Long lines, pricey tickets, and strange hours. These are some of the things that you’ll have to deal with as an art lover if you want to go see the newest exhibits at your local museums. If you want to hear some poetry, going to readings means watery lattes and awkward silences between pieces. The good news is, we can bring the art to you and spare you inconveniences.
Top 5 art and culture apps
A lot of newer lovers of art are familiar with Google's arts and culture app. It gained popularity last year with the 'art selfie' function, where you take a picture of yourself and Google pulls from its database of a ton of art to find some pieces that resemble you. You can also visit displays currently open around the world like Refik Anadol's projected lights on the surface of Walt Disney's Concert Hall, and use the virtual explorer to see the top of the Taj Mahal.
WikiArt is the most straightforward of the apps. On the featured page, you'll see the top curated paintings chosen by Wikipedia. You have the option of adding pieces to your favorites, seeing the most popular paintings that people are searching for, and choosing what you want to see by style or genre. If you want to see work by a specific artist, head over to the 'artists' page and choose from the great pieces by painters like Claude Monet, Salvador Dali, and Jean-Michel Basquiat.
Simply named, Poetry was created by the Poetry Foundation in 2010. Tap the 'spin' button and the app will choose two categories at random, with a list of modern and classic poems beneath that align with both. Sometimes songs will pop up, too! A spin that lands on the humor and life categories pulls up John Ciardi's 'An Apartment with a View', while another spin landing on doubt and celebrations shows 'The African Burial Ground' by Yusef Komunyakaa. You can add poems to your favorites and share them with friends on Facebook and Twitter.
In this app, you can view paintings, pottery, and sculptures from all over Asia that are currently located at the Asian Art Museum in San Francisco, California. In the masterpieces section, you'll find pictures of individual pieces with information about it, like the artist and the year it was made. The best part about this app is that when you tap on some art, a track will play where a narrator goes in depth about the piece including a visual description of the piece itself, more about the artist's influences, and notes from a curator. There's also a spotlight on a region in Asia; this month is art from India's Mithila region. If you'd like to visit the museum in person, the app gives you hours and a map of the entire building.

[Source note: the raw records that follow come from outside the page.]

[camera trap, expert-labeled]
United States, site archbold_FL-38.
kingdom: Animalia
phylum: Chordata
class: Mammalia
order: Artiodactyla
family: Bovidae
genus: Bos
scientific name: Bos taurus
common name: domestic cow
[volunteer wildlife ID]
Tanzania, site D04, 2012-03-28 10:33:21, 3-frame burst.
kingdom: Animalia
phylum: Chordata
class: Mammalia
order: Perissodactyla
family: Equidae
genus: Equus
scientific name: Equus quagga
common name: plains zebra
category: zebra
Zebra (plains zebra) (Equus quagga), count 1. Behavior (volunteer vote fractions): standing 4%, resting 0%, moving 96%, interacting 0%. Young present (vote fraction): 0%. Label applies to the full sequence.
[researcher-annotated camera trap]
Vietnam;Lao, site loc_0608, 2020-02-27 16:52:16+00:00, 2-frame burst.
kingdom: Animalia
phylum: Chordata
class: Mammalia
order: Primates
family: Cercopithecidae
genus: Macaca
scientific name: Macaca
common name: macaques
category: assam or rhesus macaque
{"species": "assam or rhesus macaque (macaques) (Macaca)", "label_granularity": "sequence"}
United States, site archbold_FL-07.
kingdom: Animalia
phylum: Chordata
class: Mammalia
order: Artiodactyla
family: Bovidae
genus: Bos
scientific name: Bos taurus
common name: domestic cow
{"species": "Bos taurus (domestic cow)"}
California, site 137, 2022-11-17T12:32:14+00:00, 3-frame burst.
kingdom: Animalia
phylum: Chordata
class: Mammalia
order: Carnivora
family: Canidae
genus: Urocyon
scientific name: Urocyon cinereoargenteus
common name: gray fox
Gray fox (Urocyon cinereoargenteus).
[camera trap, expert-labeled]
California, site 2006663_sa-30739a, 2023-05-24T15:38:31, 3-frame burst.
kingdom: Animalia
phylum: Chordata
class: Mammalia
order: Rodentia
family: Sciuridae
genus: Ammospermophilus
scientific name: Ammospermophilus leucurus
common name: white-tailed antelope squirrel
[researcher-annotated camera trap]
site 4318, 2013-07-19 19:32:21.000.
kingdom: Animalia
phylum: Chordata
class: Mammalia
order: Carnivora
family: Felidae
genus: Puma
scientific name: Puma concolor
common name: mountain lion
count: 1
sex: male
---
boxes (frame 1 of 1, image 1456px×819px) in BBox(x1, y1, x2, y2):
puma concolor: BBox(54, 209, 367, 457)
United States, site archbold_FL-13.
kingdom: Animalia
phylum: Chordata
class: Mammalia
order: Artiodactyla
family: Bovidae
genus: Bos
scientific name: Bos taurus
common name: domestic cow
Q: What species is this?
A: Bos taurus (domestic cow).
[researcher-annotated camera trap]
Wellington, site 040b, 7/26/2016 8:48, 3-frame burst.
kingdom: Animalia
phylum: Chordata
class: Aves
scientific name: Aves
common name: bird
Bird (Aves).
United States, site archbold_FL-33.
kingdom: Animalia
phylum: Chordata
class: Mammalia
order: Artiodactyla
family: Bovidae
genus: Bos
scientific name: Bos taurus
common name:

DailyArt has 1,300 pieces currently in its database and is updated often. Every day there's a spotlight on work in the 'today's masterpiece' section, which includes an image, the title, artist, year created, and a short feature with more information. You can create your own account to favorite art and see your viewing history, but in order to get unlimited favorites and full access to all 1,300 pieces, you have to upgrade to DailyArt Pro. For $4.99 a month you'll get everything above and it'll unlock the option to view unseen pieces.
With all of this art, we’re sure you’ll find a ton of creations to hang up in your home and talk about with friends. Happy viewing!